Palavras-chave: Descartes; Generosidade; Substancialidade do eu

RÉSUMÉ

Qu’est-ce que le moi selon Descartes ? La réponse à cette question passe par la prise en compte, non seulement des analyses de l’ego dans les développements de sa métaphysique cartésienne, mais aussi de la seconde approche du moi que l’on rencontre dans les écrits de Descartes, laquelle réside dans les analyses consacrées à la générosité. Si la première approche relève de la métaphysique et atteint l’ego en tant que substantiellement distinct du corps, la seconde approche relève de ce qu’on peut appeler l’anthropologie cartésienne, que Descartes annonce au moment de la rédaction des Principes de la philosophie, et dont on observe le développement dans les Passions de l’âme. Il s’agit dans ce cas d’un moi qui s’éprouve lui-même à travers une passion, c’est-à-dire non pas comme pur ego, mais dans l’horizon de son union très étroite au corps. Cette union ne remet pas en cause la distinction, comme l’on sait, puisqu’aussi étroite soit-elle, l’âme et le corps ne sont unis que par unité de composition, et non par unité d’essence. En revanche, elle met cette distinction à l’épreuve, puisque le moi se voit par elle menacé d’insertion dans le déterminisme matériel, c’est-à-dire, en un sens, de “matérialisation”. Or, c’est à la générosité qu’il revient précisément d’affirmer la distinction substantielle de l’âme et du corps dans le rapport que l’âme entretient avec le corps, parce que c’est elle qui préserve la volonté d’une telle insertion dans le déterminisme matériel. Telle est l’optique que nous adopterons ici dans l’analyse de la notion de générosité. Il s’agira par là d’étudier la manière dont l’anthropologie cartésienne renouvelle l’approche de la substantialité du moi, au sein de la pensée cartésienne.

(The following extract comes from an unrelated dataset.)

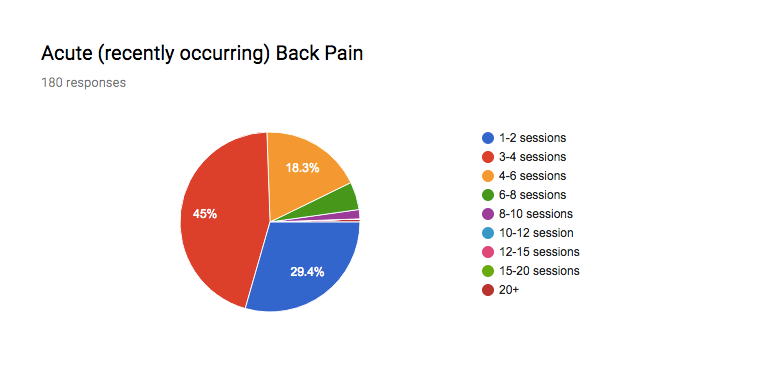 How many acupuncture treatments will you need?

Mots clé : Descartes; Générosité; Substantialité du moi

1. A generosidade, apercepção do eu

Precisemos, primeiramente, o sentido em que se pode dizer que o discurso cartesiano sobre a generosidade não se reduz a ser apenas uma análise de uma certa paixão, mas concerne ao discernimento sobre o que é o eu. A generosidade está ligada à maneira pela qual um indivíduo humano considera-se a si mesmo e como se avalia a si mesmo, ela envolve a afirmação daquilo em que ele considera que reside sua própria grandeza. Somente o generoso tem, segundo Descartes, uma justa percepção do que constitui a grandeza do homem. Mas essa análise cartesiana sobre a generosidade somente pode relacionar-se com a grandeza do homem por repousar sobre uma explicitação do que constitui o eu.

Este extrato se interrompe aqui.